Cancer > Understanding Athletes

Understanding Athletes

By Carolyn Beans Illustration by Nazario Graziano

ONE JULY EVENING, Allison Rosenthal, D.O., received a flurry of texts with exclamations like, “Yo, my doctor friend is famous!”

“What is going on?” she thought.

She soon learned that her patient, MLB pitcher Liam Hendriks, had just thanked her while accepting ESPN’s Jimmy V Award for Perseverance at the 2023 ESPYs, with more than 2.3 million people watching the broadcast that evening.

“She is one of the main reasons that I am up here tonight,” said Liam, who beat stage 4 non-Hodgkin’s lymphoma in the 2023 off-season.

A few hours later, when the program aired in her time zone in Arizona, Dr. Rosenthal, a lymphoma specialist at Mayo Clinic, tuned in.

“It was emotional for me to watch,” she says. “I was moved by his gratitude.”

Dr. Rosenthal has a history of helping athletes like Liam return to sports. As a former Division I gymnast who also received a cancer diagnosis at a young age, she understands how much they want to get back in the game.

I can’t imagine doing anything different at this point. I am certain that this is my purpose.

— Allison Rosenthal, D.O.

Motivation and Medicine

During her childhood, Dr. Rosenthal was certain of two things: She loved gymnastics, and she was going to be a doctor.
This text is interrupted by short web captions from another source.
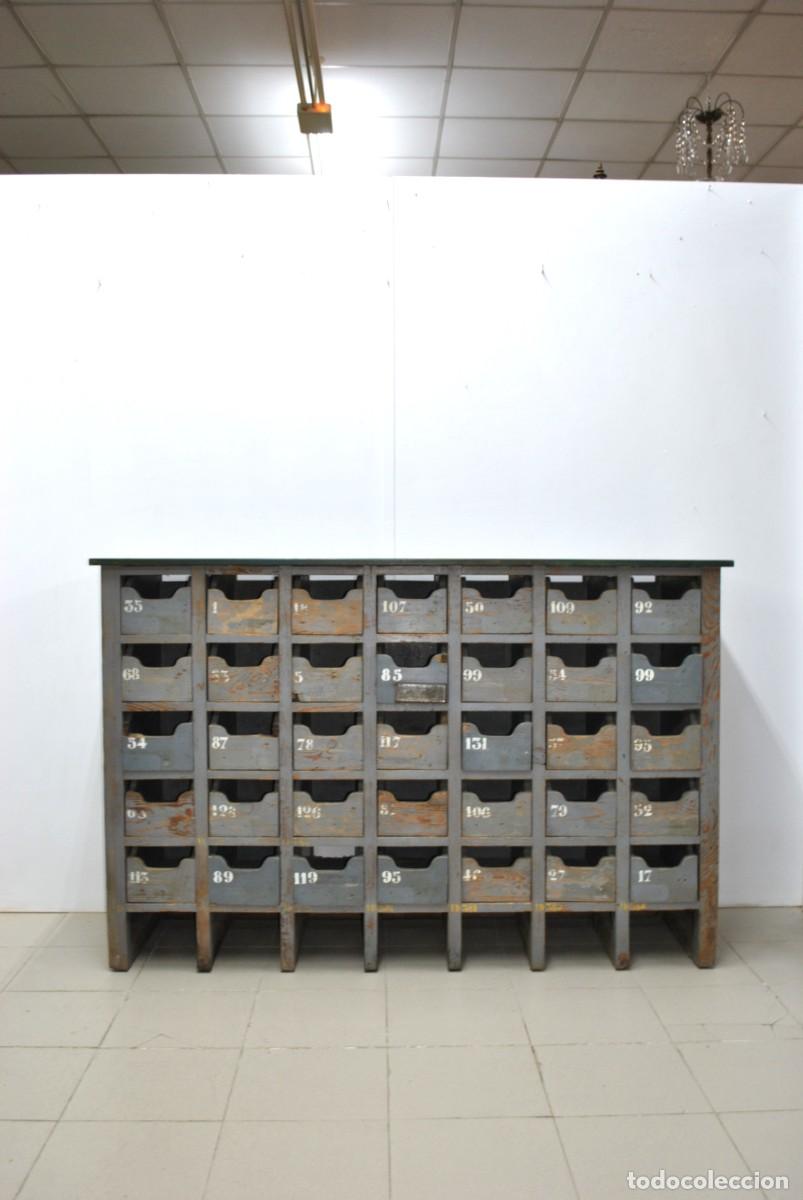 Antig&uuml;edades: MUEBLE INDUSTRIAL ANTIGUO CON CAJONES - Foto 1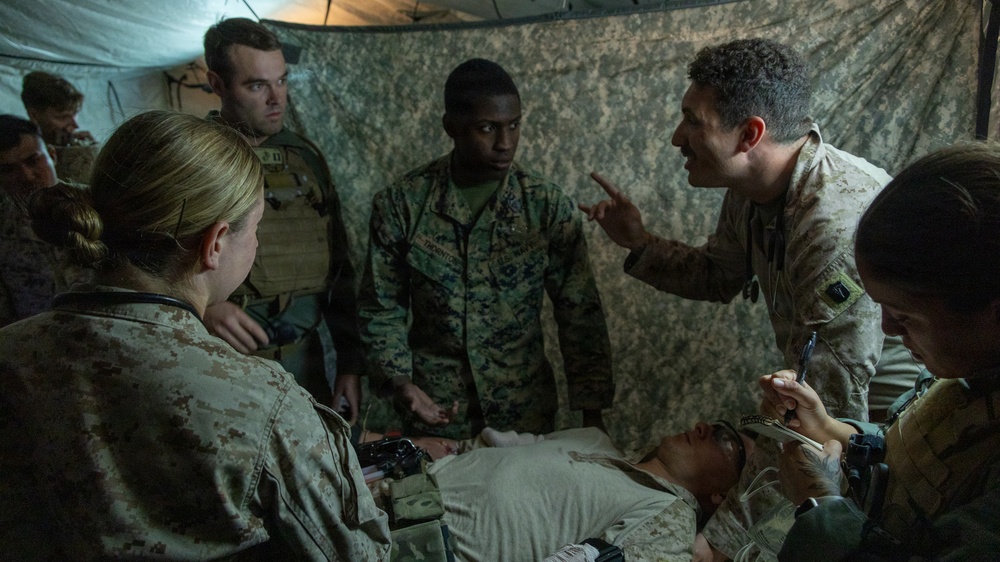 13th MEU Conducts a Raid During Realistic Urban Training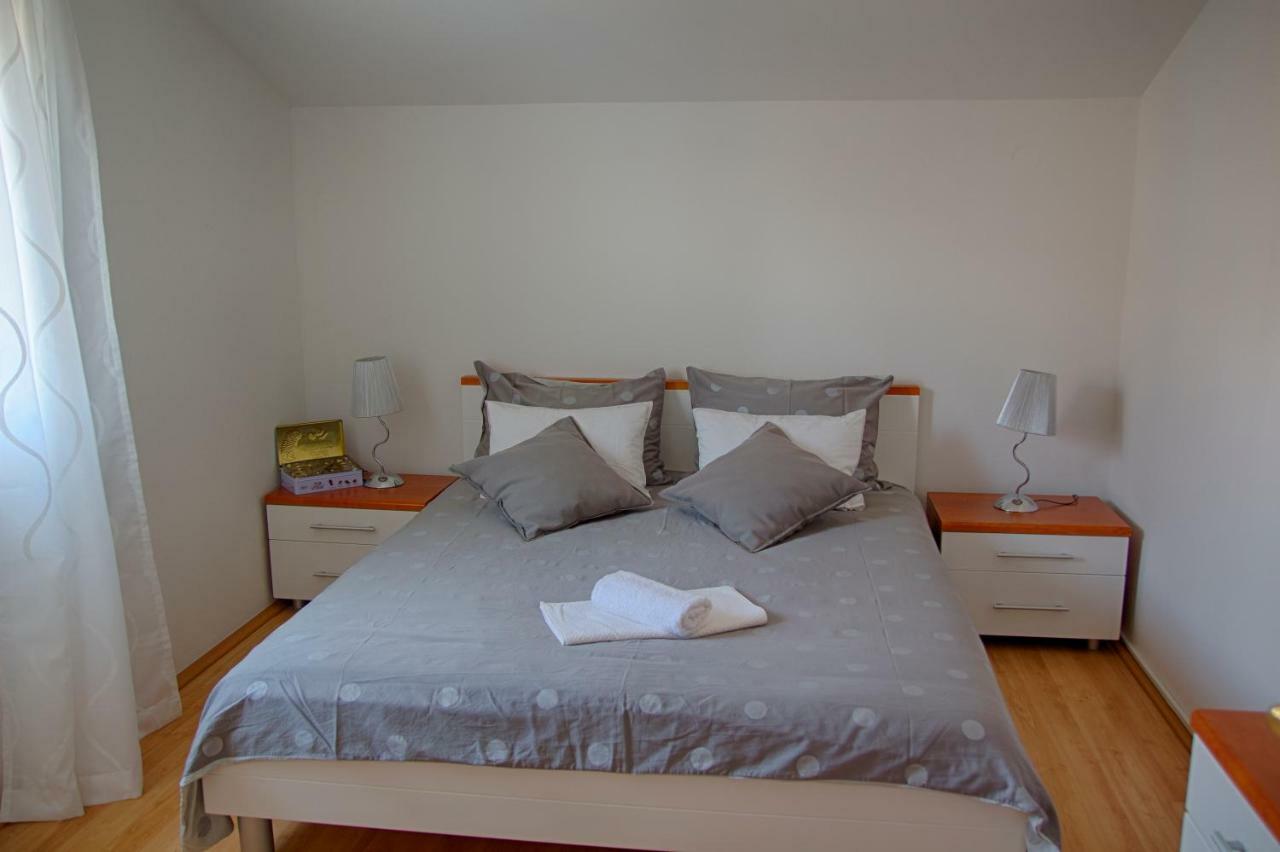 Apartment Ante & Ivanka Vodice Exterior foto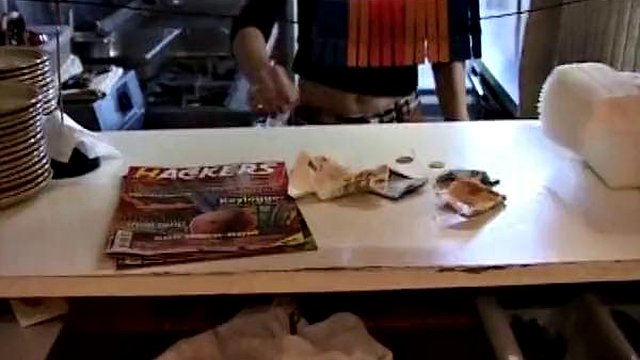 Bionda francese matura scopata da due tipi nella cucina del ristorante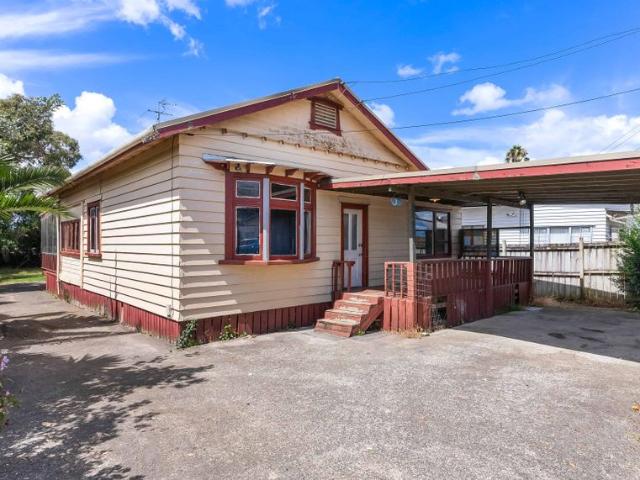 Spacious Living Unbeatable Location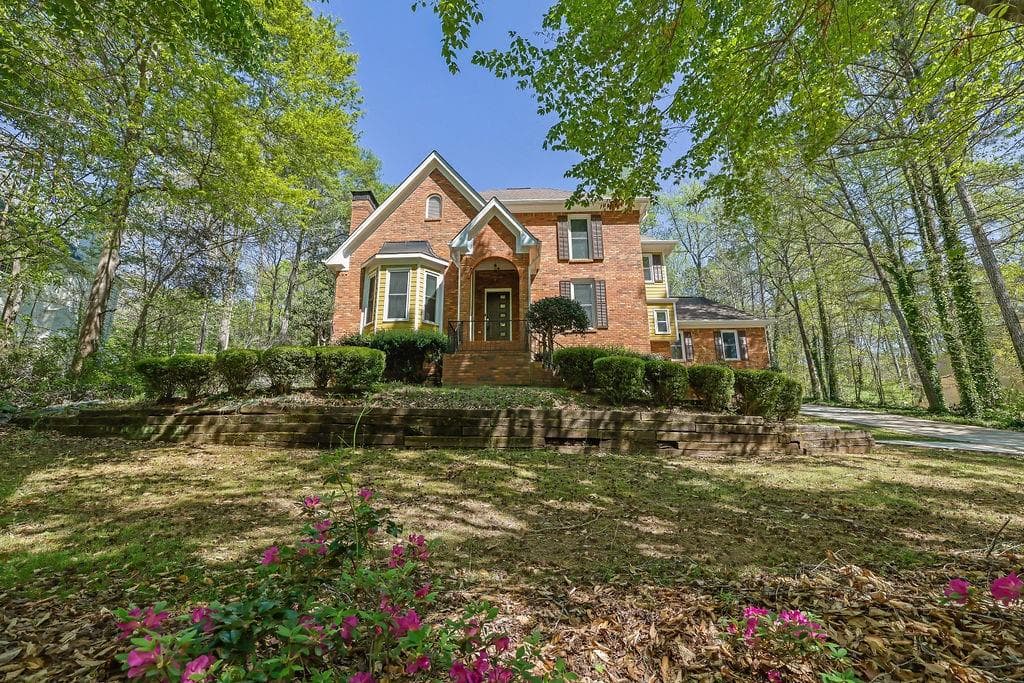 6 bedroom, 4 bathroom single family residence sold at 4650 Riversound Drive, Snellville, GA 30039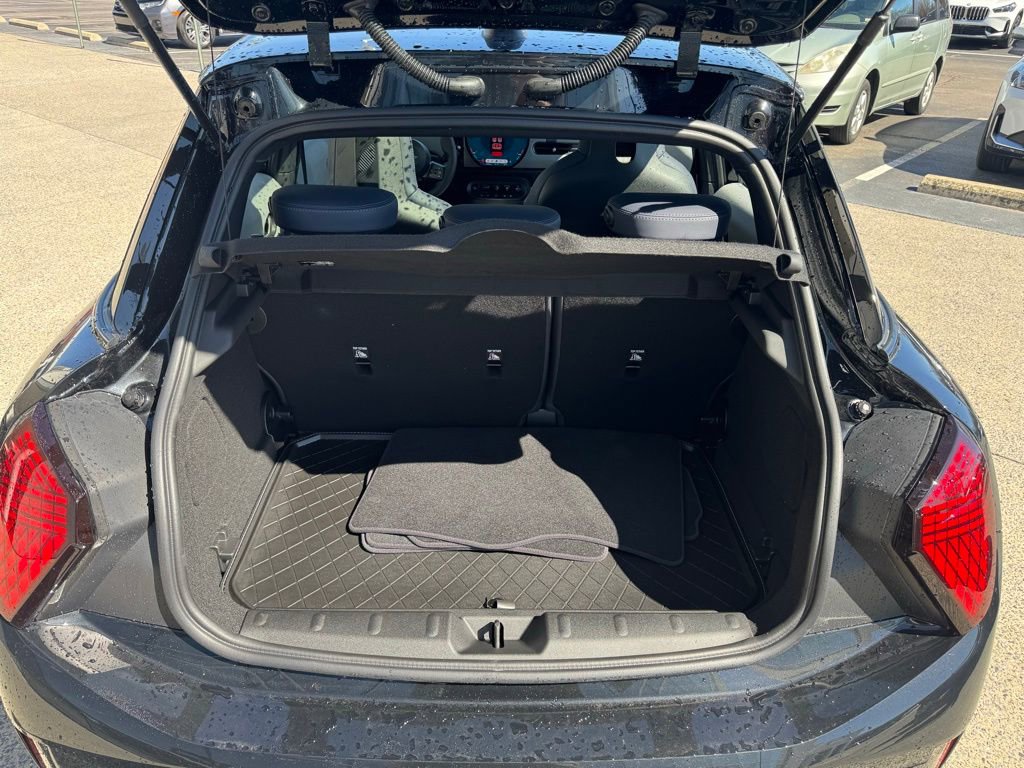 New 2026 MINI Cooper 4-Door Hardtop image 5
Her plan was to earn a college gymnastics scholarship and then study to become an orthopedic surgeon. “Sports medicine doctors patched me together time and time again,” she says. “That’s what motivated me to go to medical school. I wanted to give back.”

She landed that college scholarship to Utah State University, where her rock-solid floor exercise and balance beam routines helped propel her team to a Big West Conference championship.

“It came with a lot of commitment,” recalls Dr. Rosenthal. “I had to work all of my prerequisites — my labs and everything you have to do to get into medical school — somehow around practice.”

The effort paid off. Dr. Rosenthal was accepted into medical school at Midwestern University in Glendale, Arizona. But two years in, she started to feel sick. She went to the emergency room suspecting the flu. Instead, she was diagnosed with a rare form of cancer known as acute promyelocytic leukemia. The care she received over the following two-plus years inspired her to shift to oncology.

Dr. Rosenthal now specializes in lymphoma, a blood cancer with many forms. But she still supports athletes. “For people under the age of 40, one of the most common types of cancer they get is lymphoma,” she says. Because these patients are young, they are more likely to still play sports. Dr. Rosenthal has treated high school, college and professional athletes in baseball, wrestling, water polo, soccer and more.

“My personal experience as a patient with cancer has influenced how I approach patient care,” she says. “My experience as a competitive athlete for my whole life definitely influences how I approach people who are active.”

Mental Toughness

Dr. Rosenthal shares her story with patients to inspire hope, especially in those who see her as an athlete like themselves.

“She’s been through something similar, she’s still here now, she’s happy, she’s still pushing forward and fighting that fight,” says Liam, who was so moved by his own care that he and his wife, Kristi, became benefactors of Mayo Clinic to support the clinic’s cancer efforts.

In her patients, Dr. Rosenthal sees athletes accustomed to working through discomfort without complaining, just as she did. While staying silent works in practice, Dr. Rosenthal needs patients to describe how they are feeling so she can give them the best possible care.

“It helps to know a little bit about the psyche and the mindset of a competitive athlete,” she says. “This is not a test to see how much you can tolerate without speaking up and saying, ‘I don’t feel good.’”

Back in the Game

When patients do feel well enough, Dr. Rosenthal encourages them to return to sports, even during treatment. “It helps with managing this experience if you are able to have something that feels regular,” she says.

That doesn’t mean going all out right away. In many cases, lymphoma makes people feel tired rather than sick, so elite athletes might be tempted to push too hard through fatigue. She works with them to define limits that keep them active without setting back their treatment.

“We are keeping an eye on what is important to them,” she says. “And helping them get back to whatever that may be.”

Sometimes, Dr. Rosenthal says, what is important changes for a patient, like how she gave up her dream of becoming an orthopedic surgeon to pursue oncology.

And sometimes, that leads to the unexpected and maybe even a shoutout on national TV.

“I can’t imagine doing anything different at this point,” she says. “I am certain that this is my purpose.”